§ **Excerpt**
------------------------

Lithium coated tungsten might do better for a steady state reactor.
ITER and JET use tungsten as they are long pulsed mode test reactors and poisoning the plasma is their biggest concern.
barakn
1.7 / 5 (3) Apr 11, 2018
Why would you coat the tungsten with lithium? The whole point is to have exposed surfaces covered with a material that has a high melting point and doesn't ionize easily.
Paulw789
3 / 5 (2) Apr 11, 2018
No material is going to hold up against the neutron radiation produced in D-T fusion.

All the money being spent on D-T fusion is wasted since they have no way to control the extreme high energy neutron radiation.

Fusion will have to be done with other elements and other isotopes that does not produce this kind of radiation.
mackita
1.8 / 5 (5) Apr 11, 2018
This is suspiciously too much effort before admitting the reality of cold fusion. The hot fusion researchers know quite well, that once cold fusion will get widespread, the subsidizations of their research will end. At least we know, that the ITER (which is also made of tungsten) will not be capable of prolonged run.
ekim
2.3 / 5 (3) Apr 11, 2018
No material is going to hold up against the neutron radiation produced in D-T fusion.

All the money being spent on D-T fusion is wasted since they have no way to control the extreme high energy neutron radiation.

Fusion will have to be done with other elements and other isotopes that does not produce this kind of radiation.

Or, they could surround the reaction in a liquid lead and lithium shell. The lead absorbs any radiation while the lithium absorbs the neutrons leading to a secondary fusion reaction producing more power and tritium, a valuable fuel in fusion reactors. This is the approach of General Fusion, a company out of Canada.
antialias_physorg
4.2 / 5 (5) Apr 11, 2018

All the money being spent on D-T fusion is wasted since they have no way to control the extreme high energy neutron radiation.

You know how we control the neutron radiation in fission reactors? Ever seen these big concrete shells they build around these powerplants? There ya go - that's what they are there for.
EyeNStein
not rated yet Apr 11, 2018
The Neutron cross section of Tungsten is low and the extreme energy neutrons zip through it, But the plasma instabilities force D/T ions into the surface which embrittles and blisters the tungsten.
A FLiBe molten salt jacket around the reactor safely absorbs the neutrons huge energy which is why the ARC reactor design uses it.
The Lithiums' job is to react with stray edge plasma D/T and hold it for later reuse; as PPPL have proven.
cantdrive85
1 / 5 (1) Apr 11, 2018
How to vaporize a tungsten tipped Langmuir probe.
https://vimeo.com/255206366
ursiny33
5 / 5 (1) Apr 11, 2018
Its a waste of time , when mechanical motion can be produced by stationary and revolving like permanent field assemblies producing magnetic repulsion field forces which can be controlled by timed high voltage field envelopment contained in flat capacitors over the revolving field assemblies that are charged by induction circuitry from the motion and discharged to ground in timed mechanical sequences.

------------------------

§ **Exercise data**
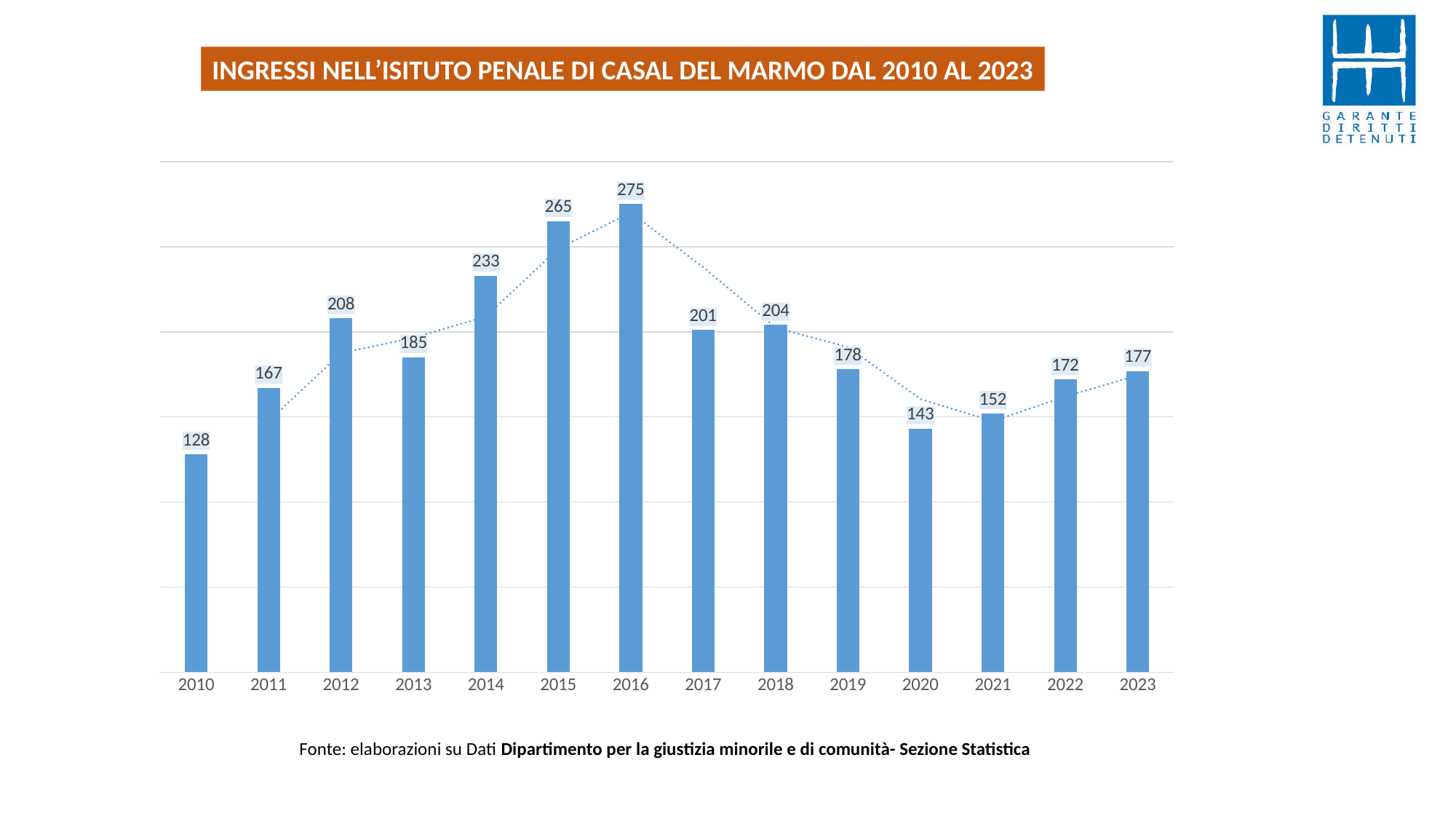
What is the value for 2016? 275 How many years are shown on the x axis? 14 Which is larger, the value for 2012 or the value for 2018? 2012 What is the difference between the values for 2015 and 2014? 32 What is the value for 2010? 128 What kind of chart is this? bar chart Which year has the lowest value? 2010 Which year has the highest value? 2016 What is the difference between the values for 2016 and 2010? 147 What is the value for 2020? 143 What is the title of the chart? INGRESSI NELL'ISITUTO PENALE DI CASAL DEL MARMO DAL 2010 AL 2023 Do the values rise or fall from 2016 to 2020? fall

------------------------

§ **Your goal**
From the comment thread on fusion reactors, return word for word the passage that begins at the words "antialias_physorg" and stops after "design uses it.".

§ **Result of the task**
antialias_physorg
4.2 / 5 (5) Apr 11, 2018

All the money being spent on D-T fusion is wasted since they have no way to control the extreme high energy neutron radiation.

You know how we control the neutron radiation in fission reactors? Ever seen these big concrete shells they build around these powerplants? There ya go - that's what they are there for.
EyeNStein
not rated yet Apr 11, 2018
The Neutron cross section of Tungsten is low and the extreme energy neutrons zip through it, But the plasma instabilities force D/T ions into the surface which embrittles and blisters the tungsten.
A FLiBe molten salt jacket around the reactor safely absorbs the neutrons huge energy which is why the ARC reactor design uses it.